Existing HTTP clients and user agents typically retain authentication information indefinitely. HTTP/1.1. does not provide a method for a server to direct clients to discard these cached credentials. This is a significant defect that requires further extensions to HTTP. Circumstances under which credential caching can interfere with the application's security model include but are not limited to:

- Clients which have been idle for an extended period following which the server might wish to cause the client to reprompt the user for credentials.

- Applications which include a session termination indication (such as a `logout' or `commit' button on a page) after which the server side of the application `knows' that there is no further reason for the client to retain the credentials.

This is currently under separate study. There are a number of work- arounds to parts of this problem, and we encourage the use of password protection in screen savers, idle time-outs, and other methods which mitigate the security problems inherent in this problem. In particular, user agents which cache credentials are encouraged to provide a readily accessible mechanism for discarding cached credentials under user control.

15.7 Proxies and Caching

By their very nature, HTTP proxies are men-in-the-middle, and represent an opportunity for man-in-the-middle attacks.
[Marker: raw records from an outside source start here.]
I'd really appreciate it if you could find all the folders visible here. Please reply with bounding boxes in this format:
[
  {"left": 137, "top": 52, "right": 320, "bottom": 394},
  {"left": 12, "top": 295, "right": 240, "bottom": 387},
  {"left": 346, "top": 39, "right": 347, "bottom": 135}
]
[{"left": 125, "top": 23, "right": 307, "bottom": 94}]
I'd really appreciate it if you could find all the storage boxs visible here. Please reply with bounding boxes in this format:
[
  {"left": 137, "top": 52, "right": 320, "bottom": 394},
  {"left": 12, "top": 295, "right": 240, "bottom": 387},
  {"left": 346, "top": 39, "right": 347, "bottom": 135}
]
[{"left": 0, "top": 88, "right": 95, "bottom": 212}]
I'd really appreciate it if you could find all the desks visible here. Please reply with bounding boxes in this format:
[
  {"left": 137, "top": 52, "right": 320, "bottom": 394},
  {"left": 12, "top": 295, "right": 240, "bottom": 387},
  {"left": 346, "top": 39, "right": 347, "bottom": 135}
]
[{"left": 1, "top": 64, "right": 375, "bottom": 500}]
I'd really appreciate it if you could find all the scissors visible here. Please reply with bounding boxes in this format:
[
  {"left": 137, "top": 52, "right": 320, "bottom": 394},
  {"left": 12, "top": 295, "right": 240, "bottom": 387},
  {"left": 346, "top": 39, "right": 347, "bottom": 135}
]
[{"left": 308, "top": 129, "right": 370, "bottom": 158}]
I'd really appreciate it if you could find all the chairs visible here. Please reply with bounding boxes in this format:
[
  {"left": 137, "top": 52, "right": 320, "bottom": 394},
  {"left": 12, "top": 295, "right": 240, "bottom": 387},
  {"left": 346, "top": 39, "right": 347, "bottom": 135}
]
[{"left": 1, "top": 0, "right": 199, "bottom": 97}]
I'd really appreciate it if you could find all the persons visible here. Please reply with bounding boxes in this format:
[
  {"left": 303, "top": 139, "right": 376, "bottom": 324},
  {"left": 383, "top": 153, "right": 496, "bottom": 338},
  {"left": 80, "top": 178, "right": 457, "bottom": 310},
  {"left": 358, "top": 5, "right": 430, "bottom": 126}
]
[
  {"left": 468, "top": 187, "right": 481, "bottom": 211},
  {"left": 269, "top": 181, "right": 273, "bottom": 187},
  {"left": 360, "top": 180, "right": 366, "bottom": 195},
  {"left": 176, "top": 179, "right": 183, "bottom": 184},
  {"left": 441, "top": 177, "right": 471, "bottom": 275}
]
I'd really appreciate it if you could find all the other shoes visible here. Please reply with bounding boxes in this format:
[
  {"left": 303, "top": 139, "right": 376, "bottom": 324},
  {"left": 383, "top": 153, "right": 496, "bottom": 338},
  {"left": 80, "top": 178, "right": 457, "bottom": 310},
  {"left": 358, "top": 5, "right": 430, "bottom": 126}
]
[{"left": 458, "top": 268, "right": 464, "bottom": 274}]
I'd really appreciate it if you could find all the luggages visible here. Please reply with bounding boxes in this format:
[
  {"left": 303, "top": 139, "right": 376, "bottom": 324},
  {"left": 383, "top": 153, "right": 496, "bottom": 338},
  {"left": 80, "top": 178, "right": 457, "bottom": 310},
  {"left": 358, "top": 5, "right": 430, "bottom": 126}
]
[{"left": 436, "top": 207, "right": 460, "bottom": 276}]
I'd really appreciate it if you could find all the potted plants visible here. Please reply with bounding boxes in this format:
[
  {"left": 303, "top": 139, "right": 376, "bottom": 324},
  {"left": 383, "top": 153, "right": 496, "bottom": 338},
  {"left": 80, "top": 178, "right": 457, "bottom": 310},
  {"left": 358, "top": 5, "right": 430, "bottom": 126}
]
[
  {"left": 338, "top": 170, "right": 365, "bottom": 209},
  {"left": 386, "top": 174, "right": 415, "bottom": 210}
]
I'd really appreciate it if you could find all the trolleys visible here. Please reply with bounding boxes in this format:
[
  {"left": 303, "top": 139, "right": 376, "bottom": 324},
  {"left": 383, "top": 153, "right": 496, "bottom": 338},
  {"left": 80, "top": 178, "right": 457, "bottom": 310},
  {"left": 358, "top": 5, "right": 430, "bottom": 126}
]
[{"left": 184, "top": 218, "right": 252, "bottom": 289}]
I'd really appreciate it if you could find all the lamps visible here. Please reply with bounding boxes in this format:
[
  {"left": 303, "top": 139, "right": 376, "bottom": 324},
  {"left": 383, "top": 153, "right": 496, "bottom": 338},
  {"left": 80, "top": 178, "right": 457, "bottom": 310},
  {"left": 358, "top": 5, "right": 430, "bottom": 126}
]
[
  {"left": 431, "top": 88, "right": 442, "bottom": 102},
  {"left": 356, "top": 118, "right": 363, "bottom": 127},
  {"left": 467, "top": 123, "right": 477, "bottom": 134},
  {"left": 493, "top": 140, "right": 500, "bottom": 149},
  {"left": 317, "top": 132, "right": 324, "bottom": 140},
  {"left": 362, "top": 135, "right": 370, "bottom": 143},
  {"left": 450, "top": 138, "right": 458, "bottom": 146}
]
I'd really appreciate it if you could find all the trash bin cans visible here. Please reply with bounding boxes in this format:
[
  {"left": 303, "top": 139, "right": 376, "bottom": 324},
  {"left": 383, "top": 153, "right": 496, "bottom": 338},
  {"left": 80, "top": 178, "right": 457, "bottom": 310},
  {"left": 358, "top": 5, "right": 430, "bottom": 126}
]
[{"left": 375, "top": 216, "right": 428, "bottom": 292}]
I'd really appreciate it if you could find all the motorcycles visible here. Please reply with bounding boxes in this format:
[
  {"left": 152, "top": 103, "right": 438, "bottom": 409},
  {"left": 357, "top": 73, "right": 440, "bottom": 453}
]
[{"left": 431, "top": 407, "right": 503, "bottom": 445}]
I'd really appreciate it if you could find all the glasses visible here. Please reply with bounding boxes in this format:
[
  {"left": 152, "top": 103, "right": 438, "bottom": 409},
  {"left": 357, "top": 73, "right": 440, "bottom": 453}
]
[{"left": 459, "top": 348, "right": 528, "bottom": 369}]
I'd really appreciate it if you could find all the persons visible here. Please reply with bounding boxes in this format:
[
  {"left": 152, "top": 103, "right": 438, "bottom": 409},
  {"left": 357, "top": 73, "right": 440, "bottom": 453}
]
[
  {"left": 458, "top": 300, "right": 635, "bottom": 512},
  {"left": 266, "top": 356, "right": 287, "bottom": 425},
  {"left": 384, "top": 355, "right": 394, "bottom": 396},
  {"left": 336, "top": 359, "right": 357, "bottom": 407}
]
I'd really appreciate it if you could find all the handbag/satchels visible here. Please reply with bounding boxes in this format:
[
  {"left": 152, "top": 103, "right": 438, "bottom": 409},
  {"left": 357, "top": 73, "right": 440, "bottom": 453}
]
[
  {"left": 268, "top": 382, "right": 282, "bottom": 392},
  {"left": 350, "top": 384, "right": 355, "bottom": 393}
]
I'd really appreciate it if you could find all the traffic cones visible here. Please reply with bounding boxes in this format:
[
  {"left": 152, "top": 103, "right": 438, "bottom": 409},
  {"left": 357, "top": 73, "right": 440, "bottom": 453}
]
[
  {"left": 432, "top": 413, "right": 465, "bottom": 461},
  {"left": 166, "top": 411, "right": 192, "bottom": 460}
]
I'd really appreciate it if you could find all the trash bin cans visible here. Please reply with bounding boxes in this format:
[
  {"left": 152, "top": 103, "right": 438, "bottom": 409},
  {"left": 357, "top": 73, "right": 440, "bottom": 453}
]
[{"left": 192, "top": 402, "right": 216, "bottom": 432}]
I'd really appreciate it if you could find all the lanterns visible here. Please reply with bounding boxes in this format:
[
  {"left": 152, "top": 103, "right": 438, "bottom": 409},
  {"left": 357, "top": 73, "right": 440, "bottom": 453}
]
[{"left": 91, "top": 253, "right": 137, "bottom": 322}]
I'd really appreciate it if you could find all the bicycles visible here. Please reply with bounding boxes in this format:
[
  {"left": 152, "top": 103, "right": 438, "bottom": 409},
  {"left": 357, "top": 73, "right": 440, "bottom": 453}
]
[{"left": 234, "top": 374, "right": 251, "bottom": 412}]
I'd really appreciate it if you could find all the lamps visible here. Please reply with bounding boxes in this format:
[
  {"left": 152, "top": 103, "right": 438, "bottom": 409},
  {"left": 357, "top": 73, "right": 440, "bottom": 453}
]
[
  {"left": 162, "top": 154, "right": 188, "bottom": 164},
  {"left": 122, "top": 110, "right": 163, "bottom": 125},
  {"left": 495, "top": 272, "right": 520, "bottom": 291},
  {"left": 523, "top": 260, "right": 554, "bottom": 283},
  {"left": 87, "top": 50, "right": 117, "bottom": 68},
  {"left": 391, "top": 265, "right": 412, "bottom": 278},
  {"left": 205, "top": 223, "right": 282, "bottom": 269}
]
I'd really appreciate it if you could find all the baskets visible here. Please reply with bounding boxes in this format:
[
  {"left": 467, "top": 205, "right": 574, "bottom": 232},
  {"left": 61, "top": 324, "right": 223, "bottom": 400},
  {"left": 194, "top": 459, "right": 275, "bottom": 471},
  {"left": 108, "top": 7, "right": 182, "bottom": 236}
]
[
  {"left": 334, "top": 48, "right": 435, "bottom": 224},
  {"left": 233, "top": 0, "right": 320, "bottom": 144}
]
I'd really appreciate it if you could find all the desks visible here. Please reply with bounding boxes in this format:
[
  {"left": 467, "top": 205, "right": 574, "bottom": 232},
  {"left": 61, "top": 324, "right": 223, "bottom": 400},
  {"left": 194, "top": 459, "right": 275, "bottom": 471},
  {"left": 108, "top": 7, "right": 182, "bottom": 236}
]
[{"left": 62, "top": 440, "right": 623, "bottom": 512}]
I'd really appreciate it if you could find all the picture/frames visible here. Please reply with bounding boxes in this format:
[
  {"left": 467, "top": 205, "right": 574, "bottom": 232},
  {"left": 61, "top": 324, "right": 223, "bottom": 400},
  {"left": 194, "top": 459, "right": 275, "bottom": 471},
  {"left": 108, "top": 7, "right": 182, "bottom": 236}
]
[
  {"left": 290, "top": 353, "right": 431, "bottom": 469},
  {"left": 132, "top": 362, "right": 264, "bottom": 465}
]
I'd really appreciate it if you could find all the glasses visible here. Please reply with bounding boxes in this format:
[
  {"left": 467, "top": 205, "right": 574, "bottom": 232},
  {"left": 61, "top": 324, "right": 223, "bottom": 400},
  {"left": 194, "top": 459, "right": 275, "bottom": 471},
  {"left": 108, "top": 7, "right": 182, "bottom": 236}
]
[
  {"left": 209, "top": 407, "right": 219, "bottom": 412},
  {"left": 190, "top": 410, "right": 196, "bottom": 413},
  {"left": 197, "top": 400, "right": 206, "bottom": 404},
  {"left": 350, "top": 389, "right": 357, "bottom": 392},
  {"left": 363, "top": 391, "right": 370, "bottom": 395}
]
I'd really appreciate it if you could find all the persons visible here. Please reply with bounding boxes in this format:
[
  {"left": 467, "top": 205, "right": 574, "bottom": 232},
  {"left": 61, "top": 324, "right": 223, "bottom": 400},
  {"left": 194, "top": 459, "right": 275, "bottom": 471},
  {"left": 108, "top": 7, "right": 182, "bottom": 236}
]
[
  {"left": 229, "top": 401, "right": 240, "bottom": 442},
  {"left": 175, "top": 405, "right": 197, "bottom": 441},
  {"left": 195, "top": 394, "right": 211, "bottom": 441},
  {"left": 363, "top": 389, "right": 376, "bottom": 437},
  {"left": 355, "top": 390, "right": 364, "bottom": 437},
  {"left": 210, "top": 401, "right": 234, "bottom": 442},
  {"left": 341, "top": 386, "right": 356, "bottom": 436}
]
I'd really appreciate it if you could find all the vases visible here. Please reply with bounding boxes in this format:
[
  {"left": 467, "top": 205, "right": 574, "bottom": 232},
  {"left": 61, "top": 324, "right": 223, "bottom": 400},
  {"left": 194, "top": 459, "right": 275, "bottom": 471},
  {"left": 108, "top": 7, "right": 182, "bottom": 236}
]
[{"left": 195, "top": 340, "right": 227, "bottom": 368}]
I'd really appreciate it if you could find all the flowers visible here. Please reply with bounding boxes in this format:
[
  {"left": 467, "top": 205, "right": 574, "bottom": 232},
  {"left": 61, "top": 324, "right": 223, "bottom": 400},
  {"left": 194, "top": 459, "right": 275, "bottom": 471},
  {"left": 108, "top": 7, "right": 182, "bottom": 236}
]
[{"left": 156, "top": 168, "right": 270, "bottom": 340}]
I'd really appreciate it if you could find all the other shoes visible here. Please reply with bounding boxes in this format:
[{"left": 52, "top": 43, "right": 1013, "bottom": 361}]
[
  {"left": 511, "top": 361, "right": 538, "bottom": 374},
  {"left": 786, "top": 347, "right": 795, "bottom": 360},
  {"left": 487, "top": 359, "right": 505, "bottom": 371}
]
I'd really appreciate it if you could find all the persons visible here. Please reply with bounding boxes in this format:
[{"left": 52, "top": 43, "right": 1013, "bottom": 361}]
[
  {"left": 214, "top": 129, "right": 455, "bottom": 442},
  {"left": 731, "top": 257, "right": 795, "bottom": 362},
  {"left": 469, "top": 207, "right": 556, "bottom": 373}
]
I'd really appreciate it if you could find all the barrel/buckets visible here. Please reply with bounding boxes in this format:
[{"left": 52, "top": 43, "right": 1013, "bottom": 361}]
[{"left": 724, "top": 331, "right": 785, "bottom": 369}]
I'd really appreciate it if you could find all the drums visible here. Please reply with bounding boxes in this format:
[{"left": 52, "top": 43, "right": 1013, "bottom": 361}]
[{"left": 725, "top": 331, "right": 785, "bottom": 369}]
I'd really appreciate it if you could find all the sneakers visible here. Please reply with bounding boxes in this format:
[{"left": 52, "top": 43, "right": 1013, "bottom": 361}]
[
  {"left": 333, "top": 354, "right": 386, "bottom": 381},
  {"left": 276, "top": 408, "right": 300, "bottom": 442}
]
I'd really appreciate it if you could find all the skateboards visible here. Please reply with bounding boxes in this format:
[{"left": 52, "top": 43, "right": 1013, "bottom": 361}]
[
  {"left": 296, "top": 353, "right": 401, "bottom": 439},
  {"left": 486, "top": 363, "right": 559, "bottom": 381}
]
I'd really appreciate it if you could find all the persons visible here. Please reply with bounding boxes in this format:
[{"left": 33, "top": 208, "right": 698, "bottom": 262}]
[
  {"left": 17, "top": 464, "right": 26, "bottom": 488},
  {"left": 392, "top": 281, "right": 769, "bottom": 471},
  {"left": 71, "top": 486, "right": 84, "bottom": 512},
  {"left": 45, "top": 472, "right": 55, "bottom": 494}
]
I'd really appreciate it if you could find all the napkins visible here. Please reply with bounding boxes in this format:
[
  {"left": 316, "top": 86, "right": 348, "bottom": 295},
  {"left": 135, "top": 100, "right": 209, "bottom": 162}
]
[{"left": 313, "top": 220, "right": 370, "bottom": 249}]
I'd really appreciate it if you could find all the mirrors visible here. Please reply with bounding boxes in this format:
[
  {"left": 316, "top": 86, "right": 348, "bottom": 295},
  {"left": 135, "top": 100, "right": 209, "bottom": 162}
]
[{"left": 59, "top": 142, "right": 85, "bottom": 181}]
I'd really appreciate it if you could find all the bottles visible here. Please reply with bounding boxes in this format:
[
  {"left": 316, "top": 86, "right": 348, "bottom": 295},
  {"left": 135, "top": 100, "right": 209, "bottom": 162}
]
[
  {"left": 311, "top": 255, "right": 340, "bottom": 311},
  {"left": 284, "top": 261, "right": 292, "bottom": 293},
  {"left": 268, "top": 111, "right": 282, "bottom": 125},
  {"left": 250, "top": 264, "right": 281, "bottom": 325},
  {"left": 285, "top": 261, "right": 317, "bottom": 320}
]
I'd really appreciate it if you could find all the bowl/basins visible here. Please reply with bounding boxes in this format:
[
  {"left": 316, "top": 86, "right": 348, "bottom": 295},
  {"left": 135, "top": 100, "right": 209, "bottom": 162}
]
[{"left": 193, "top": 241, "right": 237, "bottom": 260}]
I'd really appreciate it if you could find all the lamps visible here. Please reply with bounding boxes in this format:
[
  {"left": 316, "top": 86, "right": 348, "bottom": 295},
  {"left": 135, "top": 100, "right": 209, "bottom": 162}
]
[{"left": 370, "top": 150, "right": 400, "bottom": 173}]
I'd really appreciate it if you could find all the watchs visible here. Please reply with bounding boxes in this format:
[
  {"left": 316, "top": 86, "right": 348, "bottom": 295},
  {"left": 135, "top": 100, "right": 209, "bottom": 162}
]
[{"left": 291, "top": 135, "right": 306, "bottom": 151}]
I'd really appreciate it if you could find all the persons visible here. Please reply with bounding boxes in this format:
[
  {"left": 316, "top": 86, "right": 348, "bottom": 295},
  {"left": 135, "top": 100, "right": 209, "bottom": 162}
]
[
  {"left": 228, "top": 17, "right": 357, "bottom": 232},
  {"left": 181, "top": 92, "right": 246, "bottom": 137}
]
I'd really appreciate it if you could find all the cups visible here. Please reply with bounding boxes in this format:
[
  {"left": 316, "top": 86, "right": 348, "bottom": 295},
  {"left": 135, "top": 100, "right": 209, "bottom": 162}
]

Compromise of the systems on which the proxies run can result in serious security and privacy problems. Proxies have access to security-related information, personal information about individual users and organizations, and proprietary information belonging to users and content providers. A compromised proxy, or a proxy implemented or configured without regard to security and privacy considerations, might be used in the commission of a wide range of potential attacks.

Proxy operators should protect the systems on which proxies run as they would protect any system that contains or transports sensitive information. In particular, log information gathered at proxies often contains highly sensitive personal information, and/or information about organizations. Log information should be carefully guarded, and appropriate guidelines for use developed and followed. (Section 15.1.1).

Caching proxies provide additional potential vulnerabilities, since the contents of the cache represent an attractive target for malicious exploitation. Because cache contents persist after an HTTP request is complete, an attack on the cache can reveal information long after a user believes that the information has been removed from the network. Therefore, cache contents should be protected as sensitive information.

Proxy implementors should consider the privacy and security implications of their design and coding decisions, and of the configuration options they provide to proxy operators (especially the default configuration).

Users of a proxy need to be aware that they are no trustworthier than the people who run the proxy; HTTP itself cannot solve this problem.

The judicious use of cryptography, when appropriate, may suffice to protect against a broad range of security and privacy attacks. Such cryptography is beyond the scope of the HTTP/1.1 specification.

15.7.1 Denial of Service Attacks on Proxies

They exist. They are hard to defend against. Research continues. Beware.